In un momento in cui quasi tutti gli indici vanno giù, il vino d’eccellenza tiene botta. E’ stato così almeno dalle ultime rilevazioni. Ed è stato proprio il calo dell’indice Liv-ex Fine Wine 50 a salvare, possiamo dire, “capre e cavoli”. Sì perché scendendo di 0.17% tra il 28 febbraio e il 5 marzo, i buyers ne hanno approfittato. La deriva dei prezzi ha spinto il valore scambiato verso l’alto del 50% rispetto alla settimana precedente portando ad un vero e proprio boom. E l’Italia ne ha beneficiato. Il non avere avuto l’imposizione dei dazi, infatti, ah registrato un salto di quota del 17.1% con l’annata 2016 che rappresenta oltre il 55%. Inarrivabile il Bordeaux che con il 47.6% è rimasto per un’altra settimana sotto il 50% simbolico degli scambi.

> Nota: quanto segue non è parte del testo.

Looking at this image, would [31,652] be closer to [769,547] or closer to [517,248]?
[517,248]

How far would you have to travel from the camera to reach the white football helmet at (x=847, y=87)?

Anche per gli Usa c’è stato un importante balzo settimanale (8,5%), con la Borgogna che ha tenuto bene con il suo 15%. Flessione solo per lo Champagne (6,4%) e Rhone (2,1%).

E fa riflettere il fatto che nel mese di febbraio di fine wines, nei siano stati scambiati ben 1.359. Un dato storico, il secondo più alto in assoluto.

Ma a quanto sono arrivati i prezzi? Un esempio su tutti è quello del mitico Lafite Rotschild 2018, l’annata più recente dell’eccellenza francese, venduto a ben 6mila sterline già nel giugno scorso e ch eha raggiunto, a febbraio un prezzo pari al 4,8% in più.